_Tasks to perform_.
1. In the Arc-wrapping discussion, which crate is named as the target for the feature?
2. Name every label that the Arc-wrapping discussion reports as added to the issue.
3. Carry on the Arc-wrapping discussion from its final comment.

---------- Passage to read ----------

This has the potential to help reduce cloning between streams and reflectors. Given reflector stores and Kubernetes objects account for most of the memory usage of typical rust controllers, this could be a worthwhile avenue.

However, not sure if this is a practical solution.

3. Internally Arc with Arc wrapper helper for WatchStreamExt

  1. Create a new WatchStreamExt::arc (or something like that) to map the Ok K elements to an Arc<K>.
  2. Internally in Controller, call ::arc on all managed streams
  3. Tell users using the unstable streams interface that they need an extra ::arc() call to be compatible

Fairly simple. Just propagate the Arc inside Controller only, and do it at an earlier point.

This does not solve memory issues with Store, and it puts the onus on the user to figure out when to arc-wrap or not.

Documentation, Adoption, Migration Strategy

Examples, doc tests, kube.rs controller guide updates where relevant.
I suspect this can be done in a mostly non-disruptive way. We have arc-wrapped a bunch of things in the past, and it's generally been a good idea.

Target crate for feature

kube-runtime

@clux clux added question Direction unclear; possibly a bug, possibly could be improved. runtime controller runtime related labels Apr 7, 2023
@louismrose
Copy link

I think I'm running into this problem now, as I'm trying to use a StreamSubscribe as input to a reflector. Any thoughts on which direction you'd like to go in here @clux?

@clux
Copy link
Member Author

clux commented Jun 27, 2023

Hey @louismrose.

I am still not sure which one works out to be the best. Ideally, a PoC for 2 would really help disambiguate the problem space because that is the most breaking change, and it would help us get a feel for whether it is a justifiable one.

If it isn't justifiable, then we can probably do 1 or 3 pretty easily at the cost of some user ergonomics.

@clux clux added the help wanted Not immediately prioritised, please help! label Jun 27, 2023
@mateiidavid
Copy link
Contributor

I'd be happy to try and get a PoC for 2 if that helps, unless someone else wants to try their hand in which case I'm fine with stepping aside :)

@clux
Copy link
Member Author

clux commented Jun 29, 2023

No one else has jumped at this for two months so I'd say go for it @mateiidavid :-)

---------- Dataset entries ----------

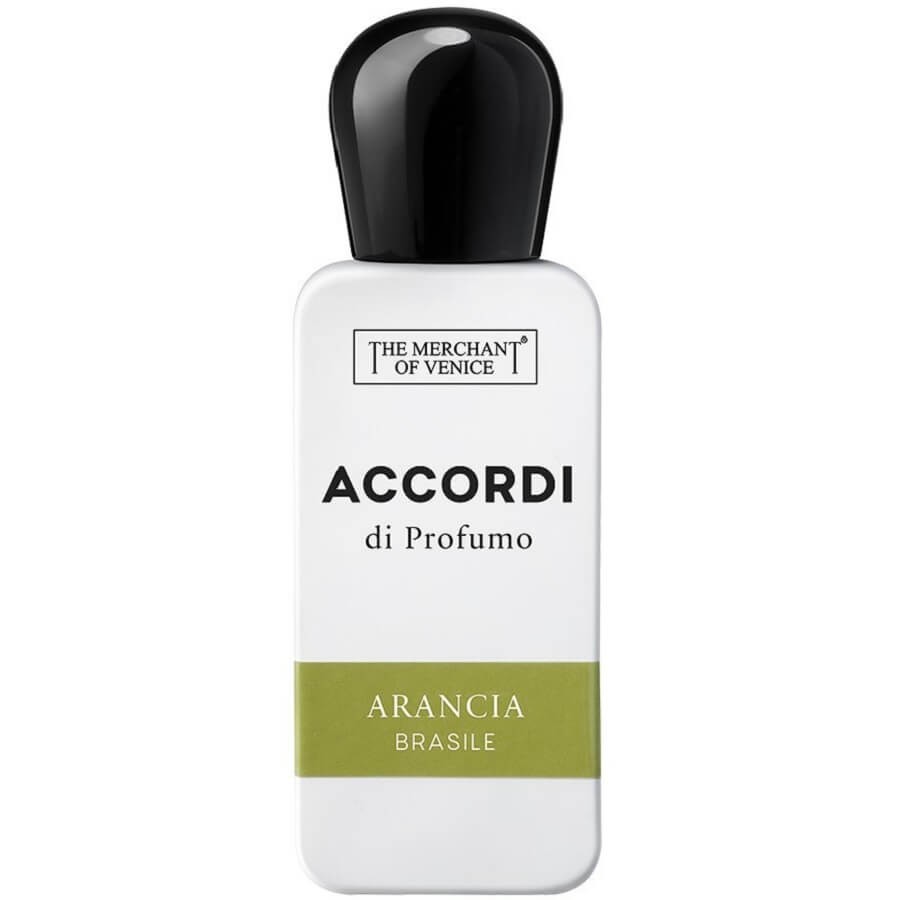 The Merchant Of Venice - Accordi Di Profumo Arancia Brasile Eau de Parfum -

----------
---------- Dataset entries ----------

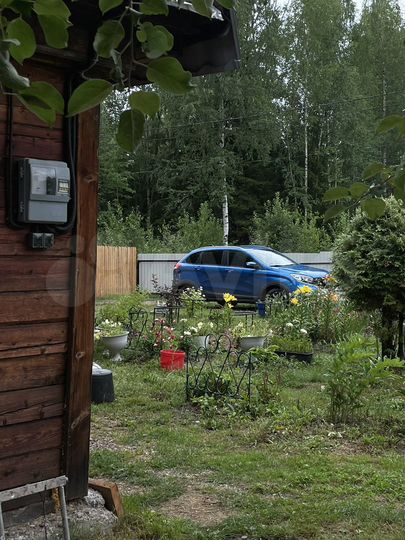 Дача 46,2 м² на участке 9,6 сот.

----------

_Set of answers_.
1. kube-runtime

2. question, runtime, help wanted

3.
@louismrose
Copy link

Thanks @mateiidavid. I had a quick attempt at this, but it's a bit beyond my level of Rust at the moment!

@clux
Copy link
Member Author

clux commented Jul 18, 2023

@mateiidavid did you get anywhere with this? :D

@mateiidavid
Copy link
Contributor

@clux thanks for the nudge. My progress has been slow :( It's been a few busy weeks at work and I struggled to find the time for it. I know you're all probably eager to see this through. My motivation didn't waver tho and I'm still committed to getting this done; give me a few more days to fully mobilise and I'll get something written up here.

@clux
Copy link
Member Author

clux commented Jul 18, 2023

Hehe, that's great. DW, just checking in :-)

@mateiidavid
Copy link
Contributor

mateiidavid commented Jul 24, 2023

Just to give you an update, I've been making some progress here. Trying to get solution number (2) to work since big object stores & the associated memory pressure are actually the bane of my existence now. I have some additional motivation in the tank to do this as efficiently as possible.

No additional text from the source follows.